Accountants and lawyers often compete in the same professional space. One example is appellate work. To help, here is the second edition of The Winning Brief, by Bryan A. Garner, with `100 tips for persuasive briefing in trial and appellate courts,' from Oxford University Press (www.oup.com).

The first tip is the Flowers Paradigm of `madman-architect-carpenter-judge' — a breakdown of writing process into four steps by Betty S. Flowers. Each step is `based on a character or personality that we all have within us,' explains Garner. The madman `is full of ideas, writes crazily, and perhaps rather sloppily, gets carried away by enthusiasm and desire, and if really let loose, can turn out ten pages an hour.' But his nemesis is the judge; for, `he speaks with the voice of an English teacher,' who can peer over your shoulder and say, `that's trash.' However, `keep the judge at bay until the end of the writing process,' advises Garner.

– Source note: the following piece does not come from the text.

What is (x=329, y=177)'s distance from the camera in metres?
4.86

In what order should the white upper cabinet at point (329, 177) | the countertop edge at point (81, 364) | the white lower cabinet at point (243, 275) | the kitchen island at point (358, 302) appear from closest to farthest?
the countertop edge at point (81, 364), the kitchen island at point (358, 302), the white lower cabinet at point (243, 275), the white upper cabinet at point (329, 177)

The architect comes next, to make connections between the ideas generated by the madman. "In the first instance, the architect's work is non-linear, but it will end up in the form of a linear outline." Carpenter then starts building the draft, `filling in the blanks' according to the architectural specs. Thereafter, the judge starts looking for `ways to improve the draft.' He checks if there are `transitions between paragraphs.' "The judge is a quality-control inspector." Garner counsels that you need to give time on stage for each of these characters — `at the forefront of your brain.'

More tips

Tip 6 says, `Write a draft straight through, without stopping to edit. Let it sit awhile before editing.' Benefit from Alexander Pope's insight: "Compose with fury and correct with phlegm.' Don't even take time to pick the right words, urges Garner. "When you learn to write this way, the prose itself takes on a different quality. The judicial reader will probably sense greater swiftness within your paragraphs. They won't be laborious reading."

One of the tips speaks of `the 90-second test.' That is, "Every brief should make its primary point within 90 seconds." Tip 9 can come in the way of the usual drafting of auditing questionnaires. It says, "Don't start with whether or any other interrogative word." Reason: "The common whether version isn't really a sentence at all — much less a question."

Weave facts into your issues to make them concrete, suggests tip 12. "An abstract style is always bad. Your sentences should be full of stones, metals, chairs, tables, animals, men, and women," says Alain de Lille, in one of the `quotable quotes.'

Writing should be concrete, insists Sumner Ives, in another quote. Writing should `evoke images and refer o something the reader can identify with particular experiences,' elaborates Ives. "A general concept like motion is interesting to a philosopher, but an ordinary reader wants to know what is moving, how fast, whether it is going toward him or away from him, and what effect the motion of this object will have on his income or his likelihood of getting a good night's sleep."

Tip 16 commands, "Begin a paragraph with a topic sentence. Don't end the preceding paragraph with what should be the next paragraph's topic sentence." Topic sentence centres the paragraph by announcing `what the paragraph is all about.' The subsequent tip draws attention to the importance of a bridge between paragraphs. "That's how you create fluent prose, in which the ideas are closely connected." Three devices to build bridges are pointing words (this, that, these, those) that point to `something immediately preceding'; echo links, that is, "words that repeat an idea in summary language or otherwise reverberate from what has just preceded"; and explicit connectives (further, moreover, in addition, likewise, in sum) to achieve transition.

Prescribed reading for the argumentative accountants.